Comme nouvelles je n’ai pas grand’chose à vous raconter. Nous vivons pour nous et pour Conradli. Mille fois par jour au moins je regrette que vous ne puissiez pas en jouir en ce moment, tous les jours il a quelque chose de nouveau à nous montrer. Il est si drôle ! Vraiment je ne me serais jamais imaginé qu’un petit enfant puisse rendre pareillement heureux. 

Oui, mes chers, malgré tout, tout ce que je souffre par moments en pensant à vous, je dois avouer que je jouis pourtant d’un bonheur immense. Et c’est la même chose pour Oscarli.
J’ai encore réussi à acheter une passoire très pratique pour les légumes spécialement. C’est un article français. Pour cela je suis bien comme toi, Mamali, mon plus grand plaisir c’est d’aller fouiller les magasins d’articles de ménage pour tomber sur l’une ou l’autre nouveauté. Est-ce que je t’ai une fois écrit que j’ai même trouvé une passoire à chnöpfli? (voir glossaire). Il y a un magasin chinois ici qui fait venir toutes ces choses comme échantillon, et si cela « prend », il passe des commandes. Je ne pense pas qu’il aura beaucoup de succès avec sa passoire à chnöpfli, à moins qu’il y ait une autre femme suisse qui aille tomber dessus !
J’ai beaucoup pensé à toi ces derniers jours, car j’ai reprisé des bas et des chaussettes, et j’ai employé ces petits crochets que tu m’avais une fois envoyés. D’abord je me suis demandée comment au monde on pouvait se servir de ces crochets, cela n’allait pas du tout, mais après un moment j’ai trouvé le filon et maintenant je remonte des mailles pour mon plaisir. J’en suis si contente que je te dis encore une fois un grand merci.

* **Documents fournis**:
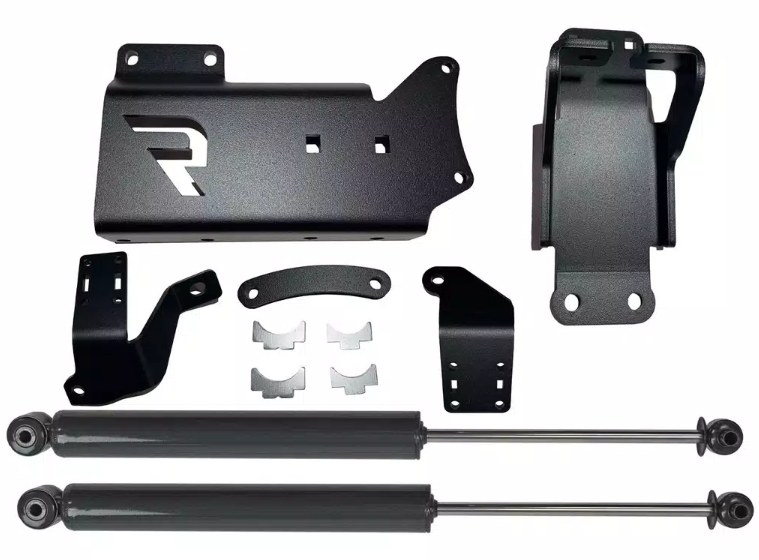 Superlift 92771-1 Dual Steering Damper Installation Kit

* **Tâches et exercices**:
• a. Dans la lettre, de quelle provenance est la passoire pour les légumes ?
• b. Poursuivez la lettre à la suite de sa dernière phrase.

* **Liste des réponses**:
• a. C'est un article français.

• b.
Je sais bien que je vous en chante plein le dos de Conradli, mais il faut vite encore que je te raconte cela : j’ai maintenant une poussette et nous allons nous promener tous les matins quand pappie est parti pour le bureau et tous les après midi de 4 ½ à 5 ½ heures, juste avant que pappie revienne. Une fois que pappie est à la maison et qu’il a fini de lire son journal, Conradli n’est plus à moi !!! Et il le sait, le petit diable, tous les soirs vers 6 heures il commence à pleurer quand on le laisse dans son box, car alors c’est l’heure de pappie. Ils sont bons amis ces deux, et j’en suis si contente.
Ce soir j’ai vu qu’il y avait une maison à louer dans le journal, et j’ai vite été voir, en marchant pour mon plaisir et zut, je suis juste arrivée trop tard, elle venait d’être louée à des gens qui étaient encore là et qui avaient pris un taxi ! Cela m’apprendra la prochaine fois de faire plus vite.
Nous ne sortons plus beaucoup, de sorte que je n’ai rien d’intéressant à vous raconter. Nous voyons de temps en temps les van Mastwyck, ils sont toujours très aimables, mais une fois qu’on a un enfant, on a de tout autres intérêts. Elle, surtout, mène maintenant une vie toute mondaine, ils sortent beaucoup etc. Je crois que c’est surtout elle qui jouit de cette sorte de vie, et c’est compréhensible, quand on n’a pas d’enfant, il faut combler le vide ! Il faut aussi prendre en considération que j’ai été absente pendant deux mois, c’est un bon bout de temps.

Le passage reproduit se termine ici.